• **Exercise task**:
Copy the material below word for word, keeping every line in its original order.

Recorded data
— start —

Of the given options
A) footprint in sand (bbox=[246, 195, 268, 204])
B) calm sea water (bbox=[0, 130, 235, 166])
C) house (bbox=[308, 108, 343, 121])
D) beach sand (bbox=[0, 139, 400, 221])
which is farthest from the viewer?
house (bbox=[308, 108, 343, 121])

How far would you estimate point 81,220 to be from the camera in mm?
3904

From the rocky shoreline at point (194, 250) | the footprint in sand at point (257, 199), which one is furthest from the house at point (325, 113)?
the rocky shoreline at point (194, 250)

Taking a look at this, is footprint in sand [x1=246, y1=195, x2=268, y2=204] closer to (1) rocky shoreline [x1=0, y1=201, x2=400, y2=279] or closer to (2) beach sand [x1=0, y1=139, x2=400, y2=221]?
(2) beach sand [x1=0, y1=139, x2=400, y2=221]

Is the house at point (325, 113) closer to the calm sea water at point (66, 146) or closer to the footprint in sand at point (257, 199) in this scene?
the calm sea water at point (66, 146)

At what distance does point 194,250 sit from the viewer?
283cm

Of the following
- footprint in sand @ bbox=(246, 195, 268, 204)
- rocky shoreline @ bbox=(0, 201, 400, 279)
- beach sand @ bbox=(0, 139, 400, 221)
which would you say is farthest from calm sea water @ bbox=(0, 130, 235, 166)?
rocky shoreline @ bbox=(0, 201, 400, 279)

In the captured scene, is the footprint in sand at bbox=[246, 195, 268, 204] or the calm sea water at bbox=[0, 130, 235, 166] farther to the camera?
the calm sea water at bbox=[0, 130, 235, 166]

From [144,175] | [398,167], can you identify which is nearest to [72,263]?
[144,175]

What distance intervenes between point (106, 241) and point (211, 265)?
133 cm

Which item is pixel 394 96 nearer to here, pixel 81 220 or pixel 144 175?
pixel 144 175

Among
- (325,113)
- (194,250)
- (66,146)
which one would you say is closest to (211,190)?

— end —

• **Problem solution**:
Of the given options
A) footprint in sand (bbox=[246, 195, 268, 204])
B) calm sea water (bbox=[0, 130, 235, 166])
C) house (bbox=[308, 108, 343, 121])
D) beach sand (bbox=[0, 139, 400, 221])
which is farthest from the viewer?
house (bbox=[308, 108, 343, 121])

How far would you estimate point 81,220 to be from the camera in mm?
3904

From the rocky shoreline at point (194, 250) | the footprint in sand at point (257, 199), which one is furthest from the house at point (325, 113)?
the rocky shoreline at point (194, 250)

Taking a look at this, is footprint in sand [x1=246, y1=195, x2=268, y2=204] closer to (1) rocky shoreline [x1=0, y1=201, x2=400, y2=279] or closer to (2) beach sand [x1=0, y1=139, x2=400, y2=221]?
(2) beach sand [x1=0, y1=139, x2=400, y2=221]

Is the house at point (325, 113) closer to the calm sea water at point (66, 146) or closer to the footprint in sand at point (257, 199) in this scene?
the calm sea water at point (66, 146)

At what distance does point 194,250 sit from the viewer?
283cm

Of the following
- footprint in sand @ bbox=(246, 195, 268, 204)
- rocky shoreline @ bbox=(0, 201, 400, 279)
- beach sand @ bbox=(0, 139, 400, 221)
which would you say is farthest from calm sea water @ bbox=(0, 130, 235, 166)?
rocky shoreline @ bbox=(0, 201, 400, 279)

In the captured scene, is the footprint in sand at bbox=[246, 195, 268, 204] or the calm sea water at bbox=[0, 130, 235, 166] farther to the camera?
the calm sea water at bbox=[0, 130, 235, 166]

From [144,175] | [398,167], can you identify which is nearest to [72,263]?
[144,175]

What distance intervenes between point (106, 241) and point (211, 265)?
133 cm

Which item is pixel 394 96 nearer to here, pixel 81 220 or pixel 144 175?
pixel 144 175

Among
- (325,113)
- (194,250)
- (66,146)
which one would you say is closest to (211,190)?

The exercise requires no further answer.